Маури рассказывает (Maury, 1878, 92), что ребенком он часто ездил из своего родного города Mo в соседний Трильпор, где его отец руководил строительством моста. Однажды ночью в сновидении он снова оказывается в Трильпоре и играет на улицах города. К нему приближается человек, одетый в униформу. Маури спрашивает, как его зовут; тот представляется: его зовут К., он сторожит мост. По пробуждении Маури, все еще сомневающийся в истинности воспоминания, спрашивает пожилую служанку, жившую у них в доме с самого его детства, не помнит ли она человека, носившего такую фамилию. «Конечно, – звучит ее ответ, – он сторожил мост, который в то время строил ваш отец».
Столь же красивый пример, подтверждающий надежность проявляющегося во сне детского воспоминания, приводит Маури [ibid., 143144] в сообщении о господине Ф., проведшем свое детство в Монбризоне. Этот человек спустя двадцать пять лет после своего отъезда решил вновь посетить родину и навестить старых друзей семьи, которых он давно уже не видел. Ночью накануне своего отъезда ему приснилось, будто он уже находится возле цели и неподалеку от Монбризона встречает с виду незнакомого ему господина, который ему говорит, что он – господин Т., друг его отца. Сновидец знал, что в детстве он действительно был знаком с господином с такой фамилией, но в состоянии бодрствования уже не мог вспомнить, как он выглядит. Через несколько дней, действительно приехав в Монбризон, он опознает увиденную им во сне местность, которую считал незнакомой, и встречает господина, в котором сразу же узнает господина Т. из своего сновидения. Разве что этот человек был значительно старше, чем выглядел во сне.

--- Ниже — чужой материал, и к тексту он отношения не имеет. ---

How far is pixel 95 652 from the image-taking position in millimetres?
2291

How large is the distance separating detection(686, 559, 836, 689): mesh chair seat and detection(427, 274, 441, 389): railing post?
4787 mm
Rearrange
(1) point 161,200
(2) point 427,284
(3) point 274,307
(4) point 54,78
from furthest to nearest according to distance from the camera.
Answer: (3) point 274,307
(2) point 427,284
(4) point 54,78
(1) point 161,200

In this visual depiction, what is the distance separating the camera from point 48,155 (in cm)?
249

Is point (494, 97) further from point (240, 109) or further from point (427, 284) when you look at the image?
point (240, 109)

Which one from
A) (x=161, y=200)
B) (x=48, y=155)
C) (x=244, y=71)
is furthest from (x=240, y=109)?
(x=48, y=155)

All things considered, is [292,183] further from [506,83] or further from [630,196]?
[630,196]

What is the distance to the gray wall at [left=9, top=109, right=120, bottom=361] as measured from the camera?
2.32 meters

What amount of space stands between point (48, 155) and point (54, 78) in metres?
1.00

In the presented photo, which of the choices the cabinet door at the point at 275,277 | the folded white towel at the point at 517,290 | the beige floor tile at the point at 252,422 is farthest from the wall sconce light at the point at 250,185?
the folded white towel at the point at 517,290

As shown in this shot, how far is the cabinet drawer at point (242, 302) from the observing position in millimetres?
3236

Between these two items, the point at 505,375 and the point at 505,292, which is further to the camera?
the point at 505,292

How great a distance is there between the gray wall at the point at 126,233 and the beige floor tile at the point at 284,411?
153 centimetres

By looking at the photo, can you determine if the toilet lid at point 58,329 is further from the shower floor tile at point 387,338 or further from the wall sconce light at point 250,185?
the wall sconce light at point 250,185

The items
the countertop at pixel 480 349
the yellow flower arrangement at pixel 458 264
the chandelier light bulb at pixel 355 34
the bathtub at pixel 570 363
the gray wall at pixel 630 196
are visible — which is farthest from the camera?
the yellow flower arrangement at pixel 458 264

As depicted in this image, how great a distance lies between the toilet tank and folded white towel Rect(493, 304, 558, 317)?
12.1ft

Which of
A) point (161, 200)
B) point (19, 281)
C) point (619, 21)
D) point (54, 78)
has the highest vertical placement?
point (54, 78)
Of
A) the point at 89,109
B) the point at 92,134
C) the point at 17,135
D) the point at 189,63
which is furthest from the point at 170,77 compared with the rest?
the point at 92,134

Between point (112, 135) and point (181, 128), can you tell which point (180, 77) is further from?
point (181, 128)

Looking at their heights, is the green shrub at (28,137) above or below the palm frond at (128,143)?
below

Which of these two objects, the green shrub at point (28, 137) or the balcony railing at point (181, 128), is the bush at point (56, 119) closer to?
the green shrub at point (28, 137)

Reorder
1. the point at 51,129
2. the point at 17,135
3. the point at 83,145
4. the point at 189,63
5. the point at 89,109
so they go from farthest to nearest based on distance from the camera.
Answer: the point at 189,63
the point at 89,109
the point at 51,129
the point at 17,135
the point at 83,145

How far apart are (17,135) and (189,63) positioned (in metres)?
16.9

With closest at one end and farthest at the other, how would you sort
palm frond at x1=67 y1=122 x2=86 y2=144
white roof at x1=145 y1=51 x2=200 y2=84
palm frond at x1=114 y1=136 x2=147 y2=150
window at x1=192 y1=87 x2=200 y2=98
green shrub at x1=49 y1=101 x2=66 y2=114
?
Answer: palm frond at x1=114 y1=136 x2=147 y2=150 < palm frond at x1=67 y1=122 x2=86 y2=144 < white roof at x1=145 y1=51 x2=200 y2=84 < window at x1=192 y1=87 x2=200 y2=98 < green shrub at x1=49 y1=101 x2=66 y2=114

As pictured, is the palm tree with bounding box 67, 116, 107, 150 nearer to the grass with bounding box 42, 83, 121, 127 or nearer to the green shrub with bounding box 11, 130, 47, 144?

Я могу здесь рассказать свой собственный сон, в котором впечатление, всплывшее в памяти, было замещено отношением. Мне снился человек, про которого во сне я знал, что он работает врачом в моем родном городе. Его лицо не было четким, но оно смешалось с представлением об одном из моих учителей в гимназии, с которым я до сих пор еще иногда встречаюсь. Затем, в состоянии бодрствования, я никак не мог понять, какое отношение связывает этих двух людей. Но, спросив у своей матери про врача, который лечил меня в эти первые годы моего детства, я узнал, что он был слеп на один глаз, точно так же как слеп на один глаз и учитель гимназии, личность которого в сновидении перекрылась личностью врача. С тех пор как я не видел этого врача, прошло тридцать восемь лет, и, насколько я знаю, в бодрствующей жизни никогда о нем не думал, хотя шрам на шее должен был бы напоминать мне о его помощи.